You can run any webapp from the CHrome Web store, which has a lot of stuff, you can add any website as a shortcut that will appear in the main menu and be usable as an app, or you can enable the Linux development environment from the settings.
It gives you a Debian container, with access to basic repos, but you can install faltpak, add flathub, and run anything you'd like, although since it's a container, some stuff won't work, like OBS for example
The problems:
First, the killer feature for ChromeOS is that it has its own Android container that runs any Android app really well. CHrome OS Flex can't do that. It doesn't have access to Android apps, which is a big bummer.
Then, we have more factual, UX based problems, like the window inconsistencies. Chrome OS uses web apps and passes them for desktop applications. The problem is, not all apps are treated in the same way. Opening youtube, or the file manager brings a window that looks like an application: short title bar, and standard controls. But if I open Google drive, then I get a browser window with a URL bar, tabs and a different title bar.
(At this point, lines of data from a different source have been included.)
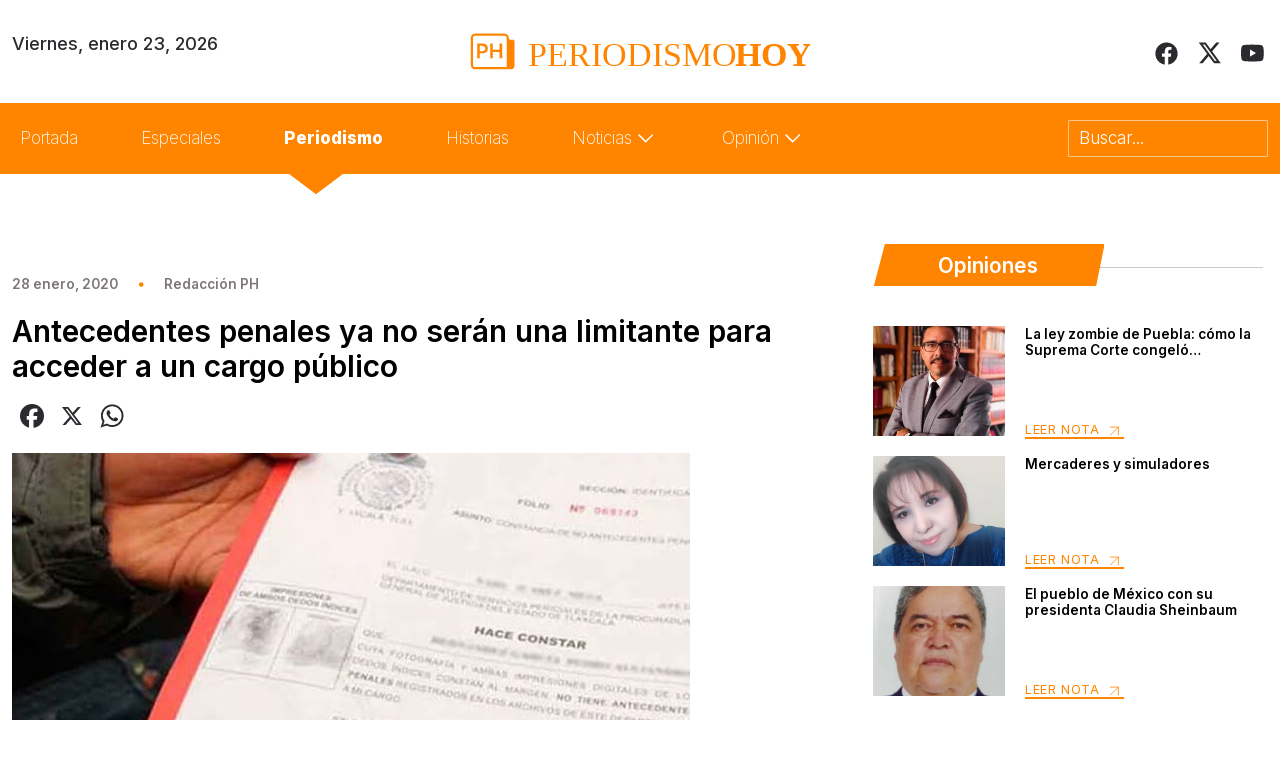

--- FILE ---
content_type: image/svg+xml
request_url: https://periodismohoy.com/wp-content/themes/periodismo/assets/images/icons/arrow-up-right.svg
body_size: -260
content:
<svg width="25" height="25" viewBox="0 0 25 25" fill="none" xmlns="http://www.w3.org/2000/svg">
<path d="M7.9585 17.6122L17.9585 7.61218" stroke="#FF8500" stroke-linecap="round" stroke-linejoin="round"/>
<path d="M7.9585 7.61218H17.9585V17.6122" stroke="#FF8500" stroke-linecap="round" stroke-linejoin="round"/>
</svg>
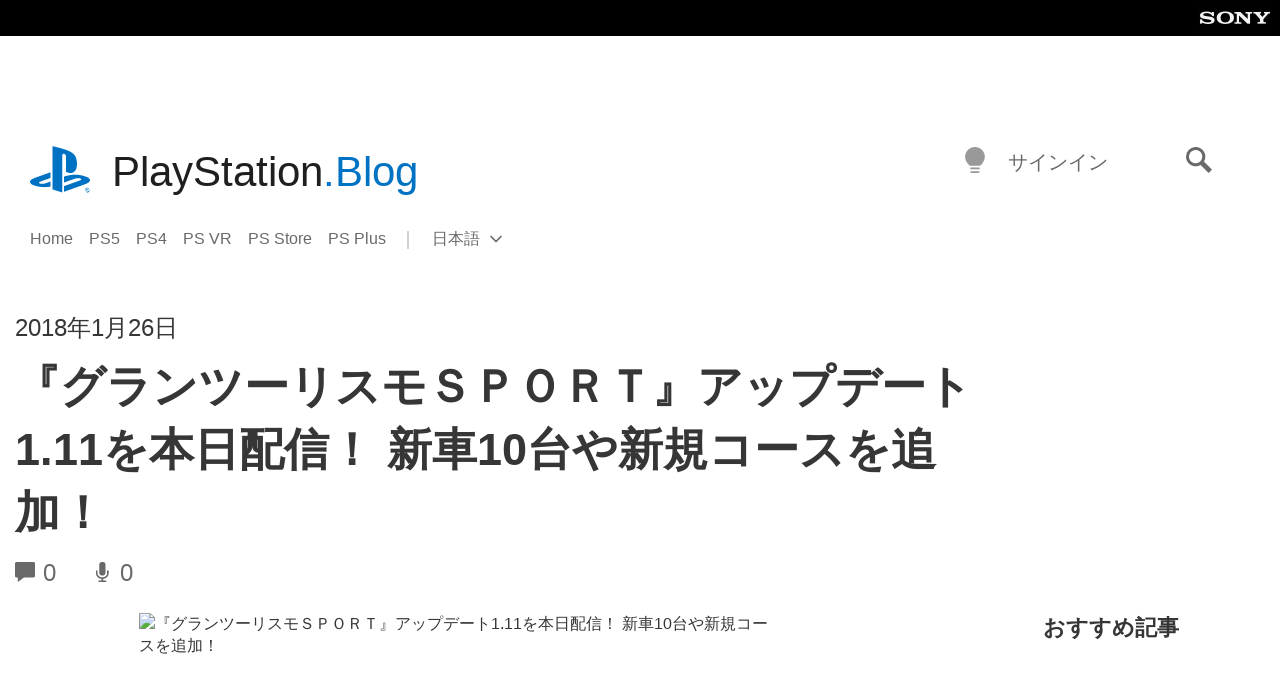

--- FILE ---
content_type: application/x-javascript;charset=utf-8
request_url: https://smetrics.aem.playstation.com/id?d_visid_ver=5.5.0&d_fieldgroup=A&mcorgid=BD260C0F53C9733E0A490D45%40AdobeOrg&mid=10873938718133098436196697229853825371&ts=1769005937803
body_size: -41
content:
{"mid":"10873938718133098436196697229853825371"}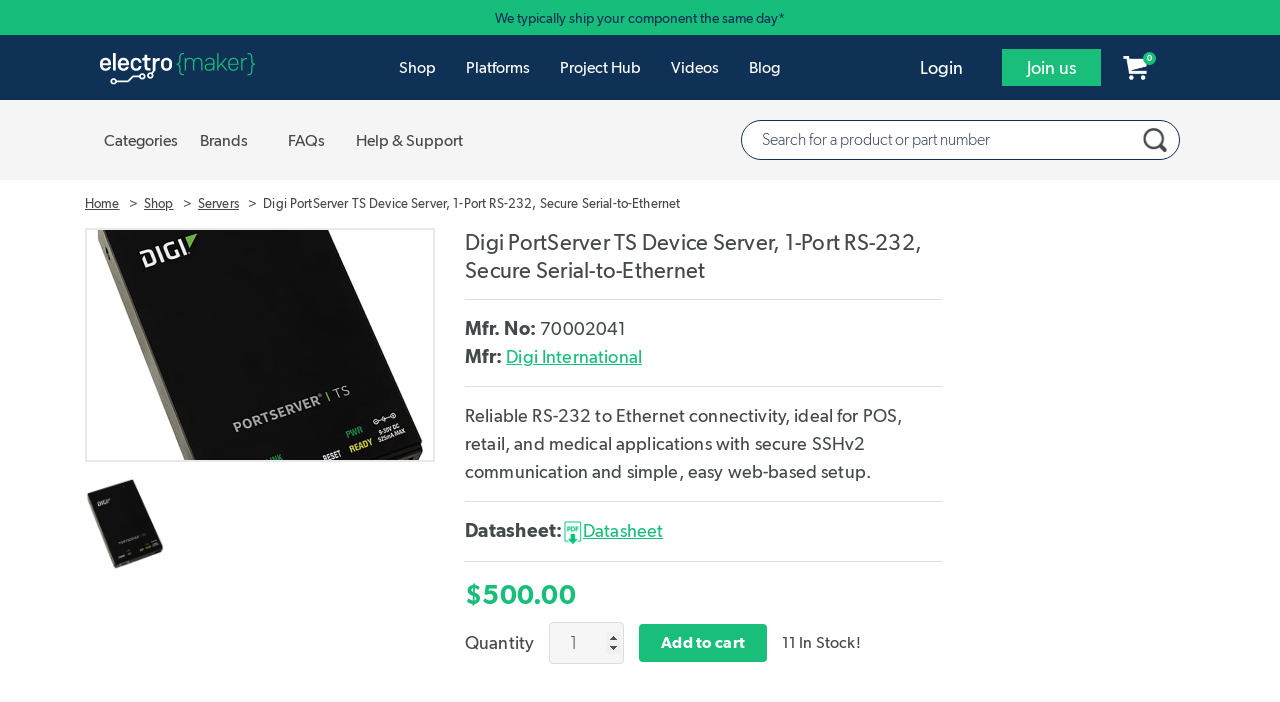

--- FILE ---
content_type: image/svg+xml
request_url: https://www.electromaker.io/images/icons/import-rolling.svg
body_size: 26
content:
<svg width="200px"  height="200px"  xmlns="http://www.w3.org/2000/svg" viewBox="0 0 100 100" preserveAspectRatio="xMidYMid" class="lds-rolling" style="background: none;"><circle cx="50" cy="50" fill="none" ng-attr-stroke="{{config.color}}" ng-attr-stroke-width="{{config.width}}" ng-attr-r="{{config.radius}}" ng-attr-stroke-dasharray="{{config.dasharray}}" stroke="#cbc8c8" stroke-width="10" r="35" stroke-dasharray="164.93361431346415 56.97787143782138" transform="rotate(48 50 50)"><animateTransform attributeName="transform" type="rotate" calcMode="linear" values="0 50 50;360 50 50" keyTimes="0;1" dur="2s" begin="0s" repeatCount="indefinite"></animateTransform></circle></svg>

--- FILE ---
content_type: image/svg+xml
request_url: https://www.electromaker.io/images/buttons/electromaker-right-arrow.svg
body_size: -128
content:
<?xml version="1.0" encoding="utf-8"?>
<!-- Generator: Adobe Illustrator 22.1.0, SVG Export Plug-In . SVG Version: 6.00 Build 0)  -->
<svg version="1.1" id="Layer_3" xmlns="http://www.w3.org/2000/svg" xmlns:xlink="http://www.w3.org/1999/xlink" x="0px" y="0px"
	 viewBox="0 0 33.8 52.9" style="enable-background:new 0 0 33.8 52.9;" xml:space="preserve">
<style type="text/css">
	.st0{fill-rule:evenodd;clip-rule:evenodd;fill:#19be7b;}
</style>
<polygon class="st0" points="23.9,26.3 2.9,5.3 6.4,1.9 30.8,26.3 6.4,50.8 2.9,47.3 "/>
</svg>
Then, if I open Google sheets, I don't get a separate application window, it opens in a tab inside of the Google drive window, so I don't get an app icon in the task bar.
It's completely illegible: you never know what to expect when opening an application, where it's going to open, where your tab or window is, and if it's been minimized by another application.
Then you have that horrible visual aid when resizing a window: as your mouse pointer gets towards a window's side, you get this black bar that appears around that side.
Moving windows around sucks. See, the theme is either completely white, or dark. The title bar merges with the header or toolbar. Except you can only drag a window from its titlebar, and you don't know exactly where it starts or ends, because the title bar doesn't show a window title, just buttons. And you can't press Super or Alt while dragging anywhere on the window to move it either.
The settings are all displayed in a single page, with a sidebar. CLicking the sidebar moves you to the relevant section of that single settings page. Moves you, not scrolls you, so you don't immediately realize it's a single page. If you scroll yourself, the sidebar selected item doesn't change. So the sidebar is now telling me I'm in the Accessibility settings, when I'm looking at the network settings. Pretty bad design.
And then the overview. It lists all your open windows, pretty useful. But ChromeOS doesn't know what is a window or not, so no, I don't see all my windows, I see all individual apps, and then a Chrome window with multiple tabs that should be separate apps.